(Stored data entries)

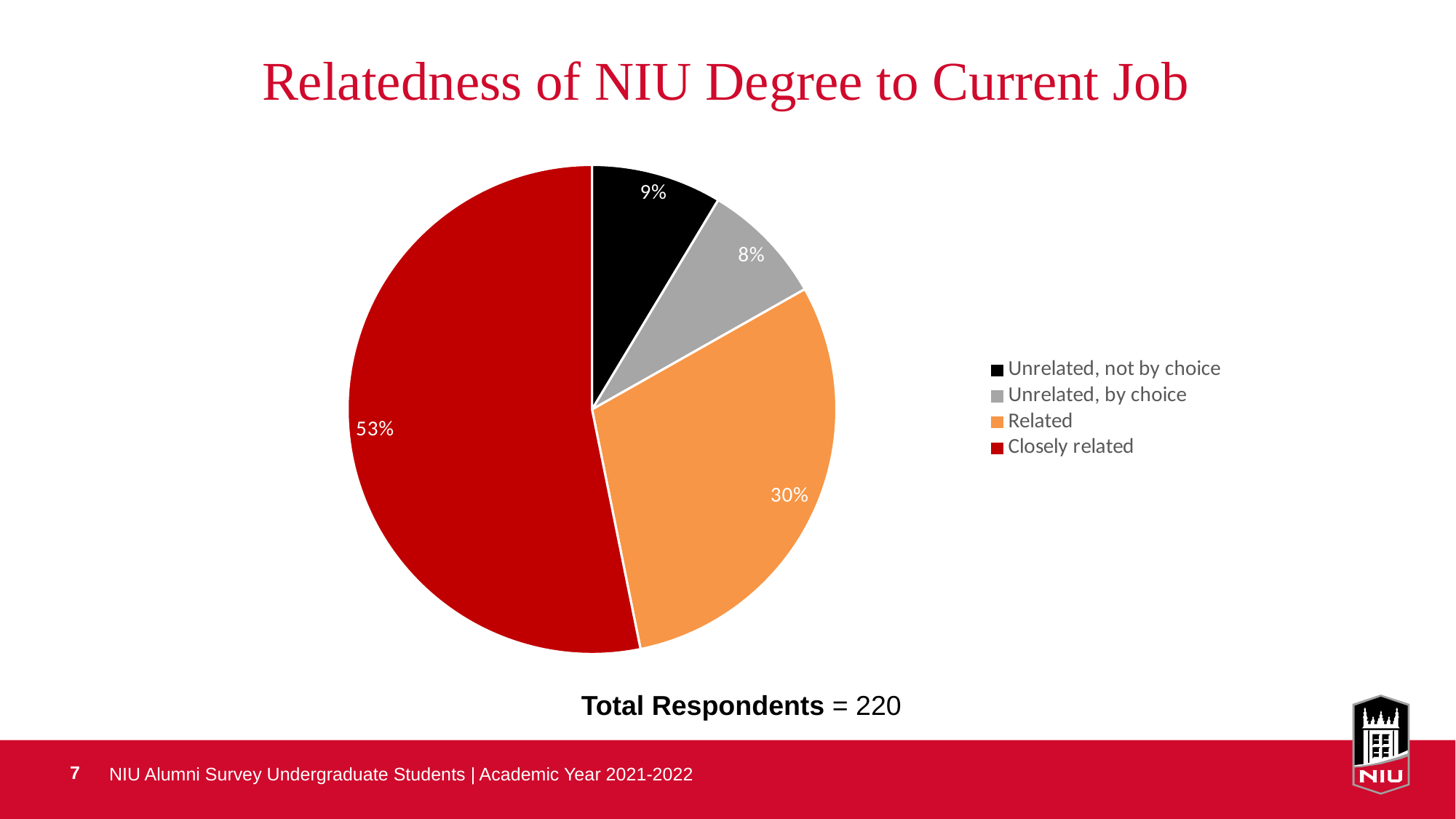
What percentage of respondents said their job is unrelated, not by choice? 9% What percentage of respondents said their job is related to their NIU degree? 30% What is the total number of respondents stated on the slide? 220 Which category has the largest share of the pie? Closely related Which is larger: the share for Unrelated, not by choice or the share for Unrelated, by choice? Unrelated, not by choice Which category has the smallest share of the pie? Unrelated, by choice What type of chart is shown on the slide? Pie chart What colour is the slice for Related? Orange What percentage of respondents said their job is unrelated, by choice? 8% How many categories are shown in the pie chart? 4 What is the difference in percentage points between Closely related and Related? 23 What percentage of respondents said their job is closely related to their NIU degree? 53%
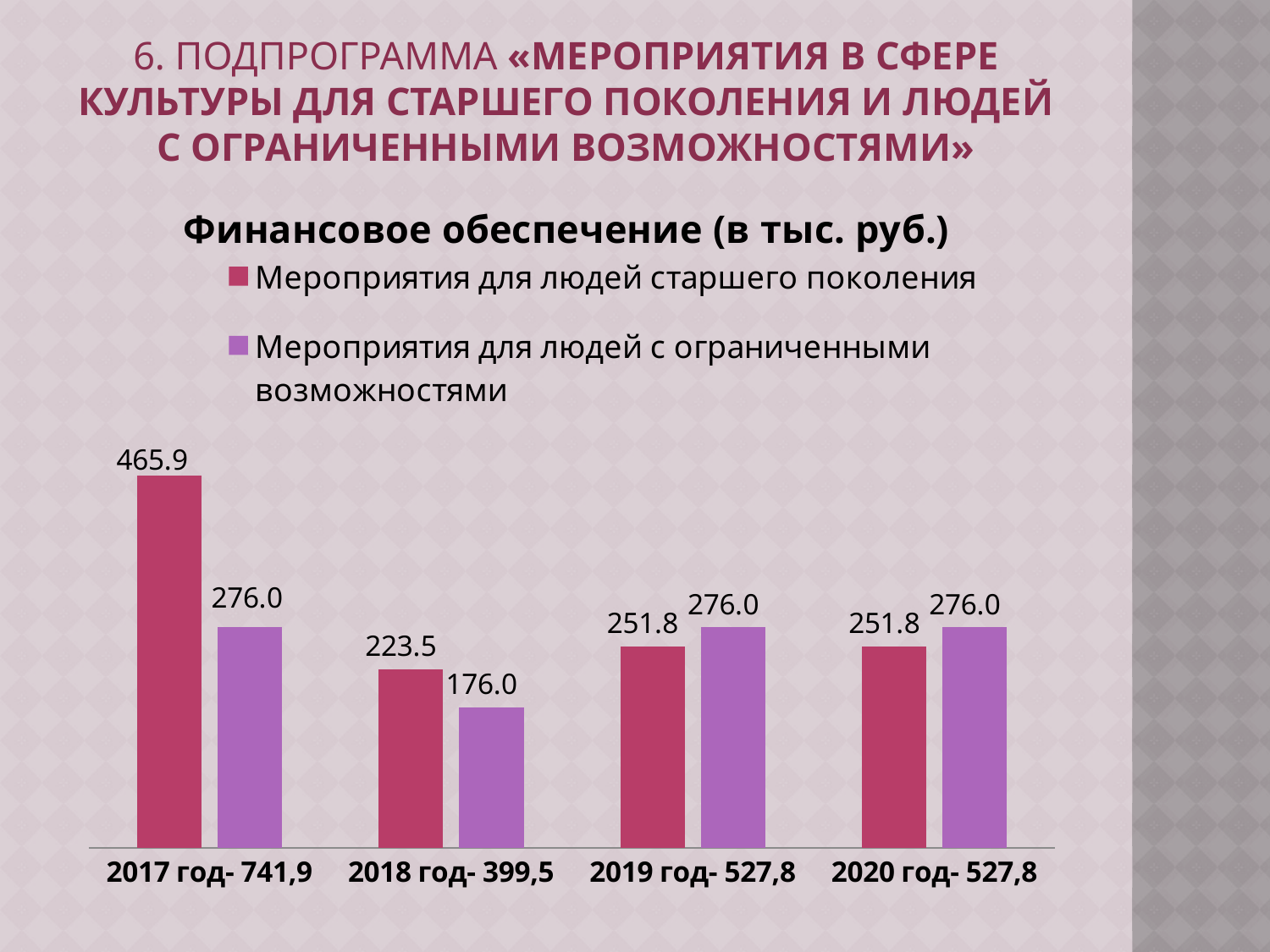
What is the value for «Мероприятия для людей с ограниченными возможностями» in 2018? 176.0 What is the value for «Мероприятия для людей старшего поколения» in 2019? 251.8 How many series does the legend list? 2 What kind of chart is shown on the slide? Bar chart In 2019, which series has the larger value? Мероприятия для людей с ограниченными возможностями How many years (categories) are shown on the x axis? 4 What is the value for «Мероприятия для людей старшего поколения» in 2017? 465.9 In which year is the value for «Мероприятия для людей старшего поколения» highest? 2017 What is the difference between the 2017 and 2018 values for «Мероприятия для людей старшего поколения»? 242.4 In which year is the value for «Мероприятия для людей с ограниченными возможностями» lowest? 2018 What is the difference between the two series' values in 2017? 189.9 What is the title of the chart? Финансовое обеспечение (в тыс. руб.)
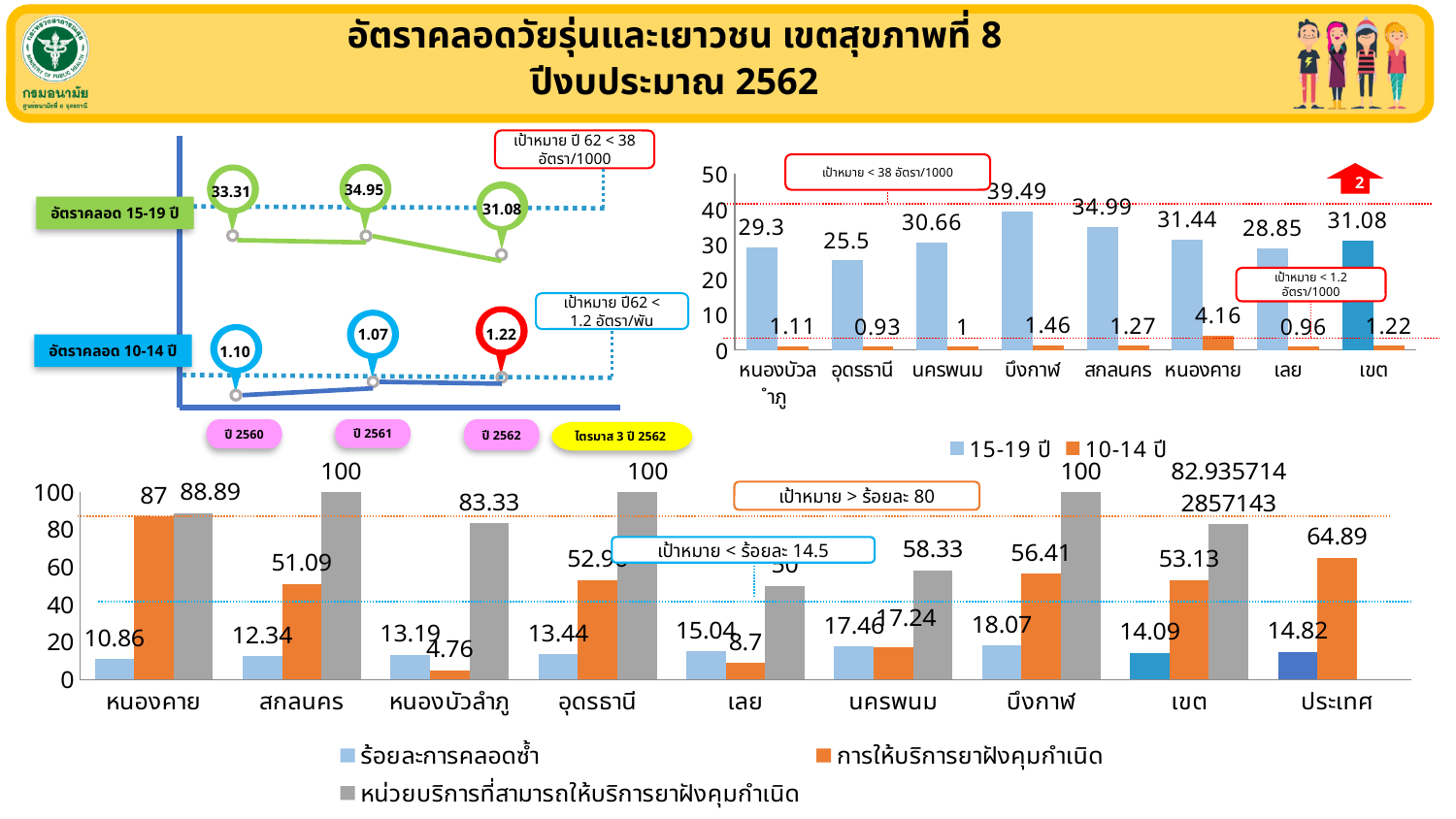
In the bottom bar chart, how many series does the legend list? 3 In the top-right bar chart, which category has the lowest value in the 15-19 ปี series? อุดรธานี In the top-left line chart, what is the value of อัตราคลอด 10-14 ปี for ปี 2562? 1.22 In the top-right bar chart, what is the value for บึงกาฬ in the 15-19 ปี series? 39.49 In the top-right bar chart, what is the value for หนองคาย in the 10-14 ปี series? 4.16 In the top-right bar chart, which category has the highest value in the 15-19 ปี series? บึงกาฬ In the bottom bar chart, what is the value of การให้บริการยาฝังคุมกำเนิด for หนองคาย? 87 In the bottom bar chart, which is larger: การให้บริการยาฝังคุมกำเนิด for ประเทศ or for เขต? ประเทศ In the bottom bar chart, is the value of ร้อยละการคลอดซ้ำ for บึงกาฬ greater or less than 20? less In the bottom bar chart, which category has the lowest value for การให้บริการยาฝังคุมกำเนิด? หนองบัวลำภู In the top-right bar chart, how many categories are shown on the x axis? 8 In the top-right bar chart, what is the difference between the 15-19 ปี values for บึงกาฬ and อุดรธานี? 13.99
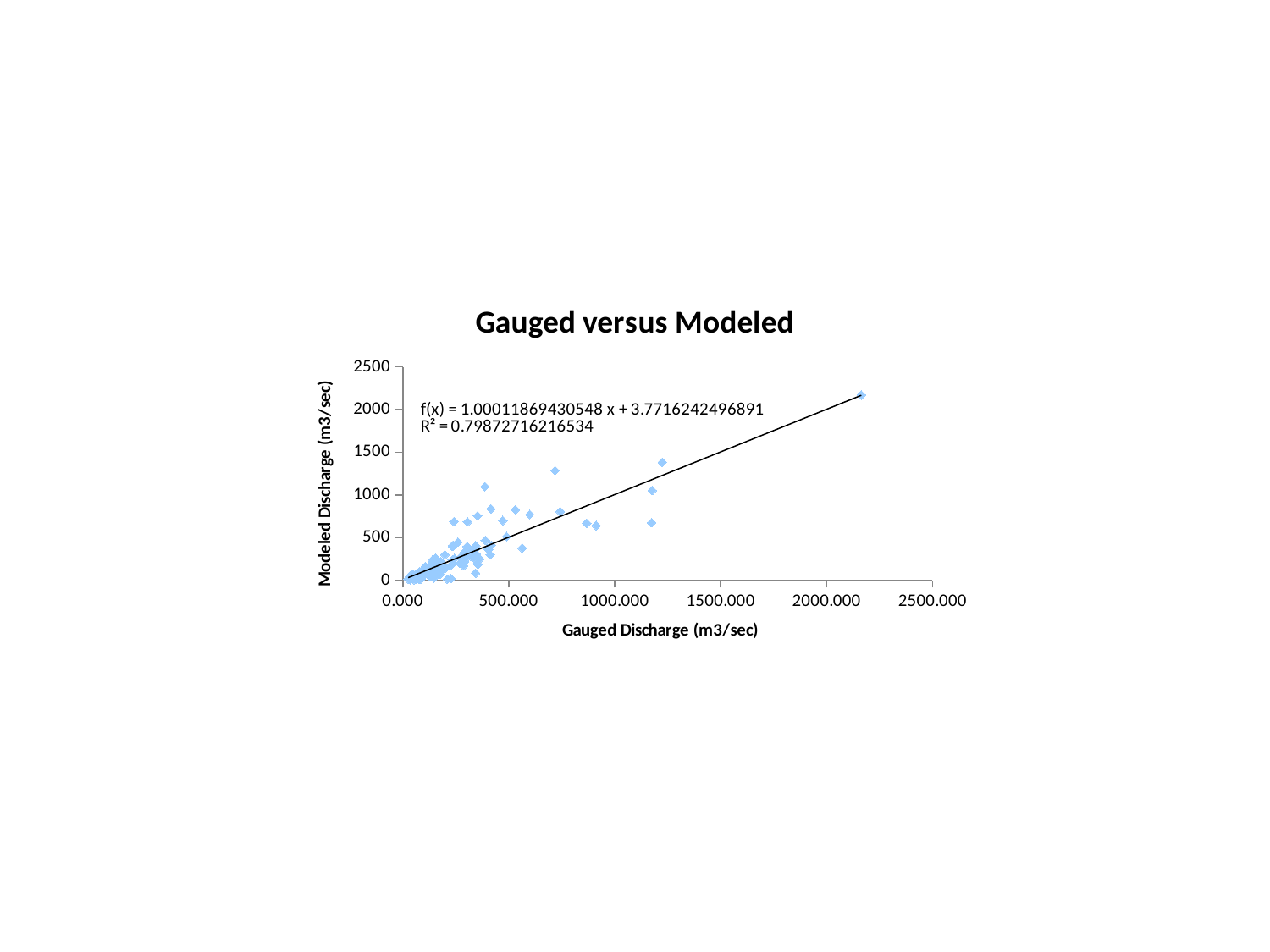
What is the title of the chart? Gauged versus Modeled What is the trendline equation printed on the chart? f(x) = 1.00011869430548 x + 3.7716242496891 What is the intercept of the fitted trendline shown on the chart? 3.7716242496891 Is the gauged discharge of the point farthest to the right greater or less than 2000.000? greater What is the slope of the fitted trendline shown on the chart? 1.00011869430548 Does the trendline rise or fall as gauged discharge increases? Rises What is the maximum value shown on the horizontal axis? 2500.000 What is the maximum value shown on the vertical axis? 2500 Is the modeled discharge of the highest point on the chart greater or less than 2000? greater What is the label of the horizontal axis of the chart? Gauged Discharge (m3/sec) What kind of chart is shown on the slide? Scatter plot What R² value is printed on the chart? 0.79872716216534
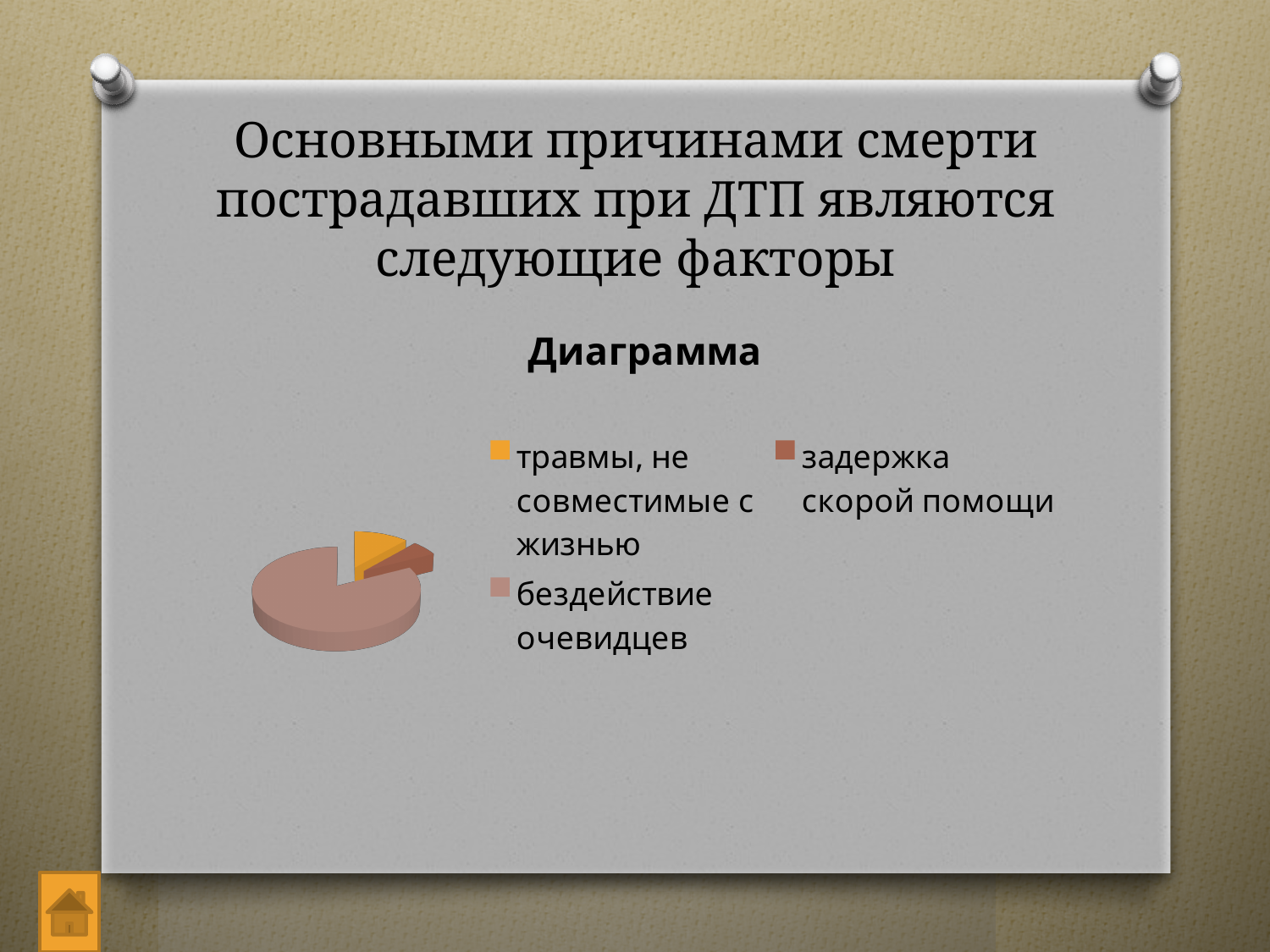
Which slice is larger: "бездействие очевидцев" or "задержка скорой помощи"? бездействие очевидцев Which slice is larger: "бездействие очевидцев" or "травмы, не совместимые с жизнью"? бездействие очевидцев How many categories does the pie chart show? 3 What kind of chart is shown on the slide? pie chart What is the title of the chart? Диаграмма How many entries does the chart legend list? 3 Which colour represents "травмы, не совместимые с жизнью" in the chart? orange Which category has the largest slice of the pie? бездействие очевидцев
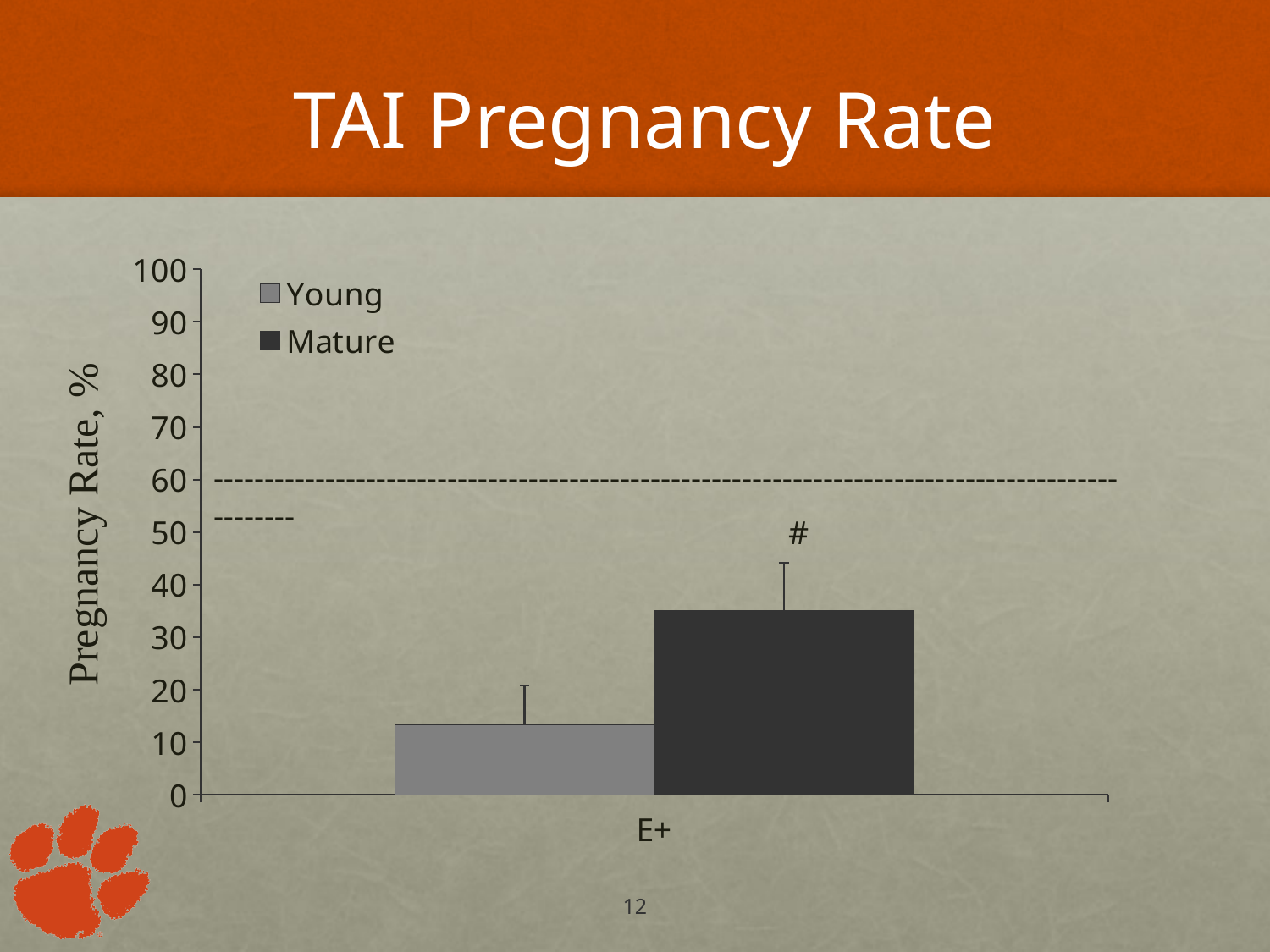
Which series has the lowest bar in the chart? Young Is the value for Mature greater or less than 30? greater Is the value for Young greater or less than 10? greater Is the value for Young greater or less than 20? less Which series has the higher pregnancy rate for E+, Young or Mature? Mature Which series has the highest bar in the chart? Mature What is the label of the y axis? Pregnancy Rate, % How many series does the legend list? 2 What kind of chart is shown on the slide? bar chart How many categories are shown on the x axis? 1 What is the title of the chart? TAI Pregnancy Rate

**WHAT THE TASK REQUIRES**
Pick out every line of the records that contains the word "represents". Case counts.

**TASK RESPONSE**
Which slice is larger: "бездействие очевидцев" or "задержка скорой помощи"? бездействие очевидцев Which slice is larger: "бездействие очевидцев" or "травмы, не совместимые с жизнью"? бездействие очевидцев How many categories does the pie chart show? 3 What kind of chart is shown on the slide? pie chart What is the title of the chart? Диаграмма How many entries does the chart legend list? 3 Which colour represents "травмы, не совместимые с жизнью" in the chart? orange Which category has the largest slice of the pie? бездействие очевидцев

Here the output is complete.